The results were quite interesting: His 21 days in the chamber felt, to him, like 18 days, which suggested that our internal clocks run on cycles longer than the 24-hour standard day. (Sothern was surprised when the test was over and asked to stay in isolation just a few more hours to finish a book he was reading.)

That experience got him wondering: Our body's sleep patterns, hunger, and so on fluctuate throughout the day according to circadian rhythms. Are there similar patterns that reveal themselves over decades? Sothern started keeping meticulous records of his own bodily functions to find out. "It got to be four years, five year, then 20 years, and now it's 48 and a half years," he says. Once he hits 50 years, he hopes to publish a summary of his circadian life.

So what can we learn from his records? Germaine Cornelissen-Guilaume, a fellow chronobiologist at the University of Minnesota, has analyzed some of Sothern's data, and it supports a few findings. For one: As we age, our internal circadian clock appears to break down.

Consider blood pressure, which usually follows a circadian rhythm: It gets lower at night and goes higher during the day. But as we get older, that changes. "The decrease at night is less, and the increase during the day is less too," Cornelissen-Guilaume says. She says — generally, from other people's data as well — that pattern is consistent across several organ systems.

Curiously, this phenomenon is also similar to what happens when researchers destroy the suprachiasmatic nucleus — essentially, the brain's master clock — in mice. This suggests that aging is related to the breaking down of the body's master clock.

Sothern's data can also reveal more subtle changes that happen to our daily and yearly cycles as we age. "A longitudinal [data set] — even if it’s only from a single individual — can tell you an awful lot of information that you cannot obtain from large groups at a single time," Cornelissen-Guilaume says. "This is a life commitment; this is really unique."

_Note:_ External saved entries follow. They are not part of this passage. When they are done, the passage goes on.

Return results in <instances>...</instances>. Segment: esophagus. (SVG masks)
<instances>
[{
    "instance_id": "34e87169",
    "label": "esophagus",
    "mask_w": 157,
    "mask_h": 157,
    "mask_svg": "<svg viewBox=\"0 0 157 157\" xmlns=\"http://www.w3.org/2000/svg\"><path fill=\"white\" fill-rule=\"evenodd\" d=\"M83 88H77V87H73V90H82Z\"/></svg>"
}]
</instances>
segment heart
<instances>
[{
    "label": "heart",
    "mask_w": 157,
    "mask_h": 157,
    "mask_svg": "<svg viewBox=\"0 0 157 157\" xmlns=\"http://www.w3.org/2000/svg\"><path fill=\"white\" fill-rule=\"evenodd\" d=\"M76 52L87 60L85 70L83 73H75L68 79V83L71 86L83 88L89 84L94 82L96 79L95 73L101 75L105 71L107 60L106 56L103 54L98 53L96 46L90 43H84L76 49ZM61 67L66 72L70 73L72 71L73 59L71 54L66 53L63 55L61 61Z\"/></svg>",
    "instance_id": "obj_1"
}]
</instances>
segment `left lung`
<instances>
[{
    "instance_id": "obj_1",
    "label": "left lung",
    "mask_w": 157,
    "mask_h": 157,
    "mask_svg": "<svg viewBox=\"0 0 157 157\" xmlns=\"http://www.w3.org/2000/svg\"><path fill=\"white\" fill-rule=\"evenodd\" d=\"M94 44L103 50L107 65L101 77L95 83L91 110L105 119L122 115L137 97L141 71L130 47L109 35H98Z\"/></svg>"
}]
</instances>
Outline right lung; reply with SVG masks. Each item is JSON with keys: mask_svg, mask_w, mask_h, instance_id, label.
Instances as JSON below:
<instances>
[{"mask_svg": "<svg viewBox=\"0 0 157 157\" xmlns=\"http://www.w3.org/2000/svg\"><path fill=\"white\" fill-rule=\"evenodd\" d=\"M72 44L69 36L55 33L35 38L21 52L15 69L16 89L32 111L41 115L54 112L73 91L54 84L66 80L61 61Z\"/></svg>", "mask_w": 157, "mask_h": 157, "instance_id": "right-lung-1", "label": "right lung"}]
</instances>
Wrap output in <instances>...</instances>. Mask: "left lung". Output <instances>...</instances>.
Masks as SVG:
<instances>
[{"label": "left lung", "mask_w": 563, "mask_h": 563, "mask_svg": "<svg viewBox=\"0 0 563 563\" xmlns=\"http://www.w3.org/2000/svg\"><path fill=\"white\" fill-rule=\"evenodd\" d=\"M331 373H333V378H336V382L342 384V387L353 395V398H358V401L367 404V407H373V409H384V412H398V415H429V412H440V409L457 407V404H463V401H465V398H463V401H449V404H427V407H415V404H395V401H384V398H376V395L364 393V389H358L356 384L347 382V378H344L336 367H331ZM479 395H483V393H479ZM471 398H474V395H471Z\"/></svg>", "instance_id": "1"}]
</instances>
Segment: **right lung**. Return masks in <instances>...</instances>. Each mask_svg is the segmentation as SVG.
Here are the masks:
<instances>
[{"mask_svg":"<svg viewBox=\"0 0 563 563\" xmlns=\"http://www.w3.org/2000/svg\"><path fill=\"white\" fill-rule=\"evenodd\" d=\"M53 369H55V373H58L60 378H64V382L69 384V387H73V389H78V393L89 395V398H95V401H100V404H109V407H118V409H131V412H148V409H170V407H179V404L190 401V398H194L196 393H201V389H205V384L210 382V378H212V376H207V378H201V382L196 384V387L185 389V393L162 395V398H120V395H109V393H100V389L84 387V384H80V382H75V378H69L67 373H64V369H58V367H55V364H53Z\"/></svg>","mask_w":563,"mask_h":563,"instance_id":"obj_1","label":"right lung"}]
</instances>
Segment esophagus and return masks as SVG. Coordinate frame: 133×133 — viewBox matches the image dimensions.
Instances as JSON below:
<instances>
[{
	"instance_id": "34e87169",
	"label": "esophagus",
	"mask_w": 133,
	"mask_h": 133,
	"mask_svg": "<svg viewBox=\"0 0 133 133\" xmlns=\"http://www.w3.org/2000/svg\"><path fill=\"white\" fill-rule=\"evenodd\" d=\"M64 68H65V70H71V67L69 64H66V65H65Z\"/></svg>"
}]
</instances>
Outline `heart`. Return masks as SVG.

Sothern is now retired from the university, where he studied whether the timing of cancer drugs impacted their efficacy or diminished their side effects. His retirement schedule allows him to take the measurements at home. But in the past, he used to carry around a briefcase or backpack with his recording equipment.

He says the project isn't an obsession (he did have his parents measure their blood pressure twice a day for decades as well), but a pursuit of science. One day aliens may come down to Earth, and if they want a thorough record of the physiological patterns of humankind, they'd might want to check out Sothern's 3,100 pages of personal records, stored neatly in three-ring binders, in the spare room of his house in St. Paul, Minnesota.

"We are rhythmic creatures," Sothern, says. "You look at this ... data [and] you can see 10-year cycles in it. You can see daily cycles. You can see even men have something approaching a 28-day cycle in their beard growth — which I did measure for three years too. By having a rhythm, it proves that you are alive."